The Easier Training

Training language models to reason efficiently with chain-of-thought should require hard problems — complex reasoning tasks that demand the full capacity of the model. The intuition: hard training data teaches hard reasoning.

Wu and colleagues (arXiv:2602.20945) find the opposite through 200,000 GPU hours of experimentation across Qwen3 models from 0.6B to 30B parameters. Training on less challenging prompts produces better reasoning than training on harder ones. The mechanism is reward dynamics: hard prompts generate sparse positive reward signals — the model rarely succeeds, so it rarely receives reinforcement for good behavior. Without sufficient positive signal, the model collapses to short, superficial outputs (length collapse) rather than learning to reason.

Easier prompts maintain adequate positive reward signal. The model succeeds often enough to learn what good reasoning looks like. The learned reasoning patterns — including appropriate response length and structure — transfer effectively to harder domains at test time. The training teaches the form of reasoning, not the specific content, and form is learned from success, not failure.

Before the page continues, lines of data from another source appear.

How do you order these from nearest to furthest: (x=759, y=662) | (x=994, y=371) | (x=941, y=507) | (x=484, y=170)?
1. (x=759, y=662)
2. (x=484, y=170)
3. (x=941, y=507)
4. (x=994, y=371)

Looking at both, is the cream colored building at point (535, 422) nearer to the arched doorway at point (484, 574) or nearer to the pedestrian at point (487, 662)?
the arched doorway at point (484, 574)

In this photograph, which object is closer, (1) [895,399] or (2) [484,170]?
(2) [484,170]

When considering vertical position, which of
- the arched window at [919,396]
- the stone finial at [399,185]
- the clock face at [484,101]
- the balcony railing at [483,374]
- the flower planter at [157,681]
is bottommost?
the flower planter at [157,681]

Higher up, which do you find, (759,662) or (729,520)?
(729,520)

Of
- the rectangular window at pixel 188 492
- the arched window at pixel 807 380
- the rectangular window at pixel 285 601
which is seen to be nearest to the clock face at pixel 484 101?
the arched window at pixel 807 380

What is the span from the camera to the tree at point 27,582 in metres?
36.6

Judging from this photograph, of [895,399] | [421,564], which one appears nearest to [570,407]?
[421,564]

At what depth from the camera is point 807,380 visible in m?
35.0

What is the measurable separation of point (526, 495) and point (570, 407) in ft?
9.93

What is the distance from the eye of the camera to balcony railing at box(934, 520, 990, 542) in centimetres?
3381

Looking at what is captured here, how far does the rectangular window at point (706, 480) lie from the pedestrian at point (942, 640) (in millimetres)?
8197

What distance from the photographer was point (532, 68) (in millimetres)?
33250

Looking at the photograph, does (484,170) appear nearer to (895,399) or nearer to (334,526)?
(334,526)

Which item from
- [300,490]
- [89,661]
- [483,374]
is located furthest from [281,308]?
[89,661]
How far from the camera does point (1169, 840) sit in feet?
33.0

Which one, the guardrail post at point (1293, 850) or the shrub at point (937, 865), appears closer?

Training follows a two-stage pattern: first the model adapts its output length (learning how much reasoning to generate), then it refines the quality of reasoning within that length. Both stages require positive reward signal to proceed. Hard prompts starve the first stage, and the second stage never arrives.

The general observation: a training signal that is too sparse teaches nothing, regardless of how informative each individual signal would be. Easy examples that produce consistent gradient signal outperform hard examples that produce sporadic signal. The difficulty of the training data must be calibrated not to the target task but to the learning dynamics. What matters is not how hard the problems are but how often the model can learn from them.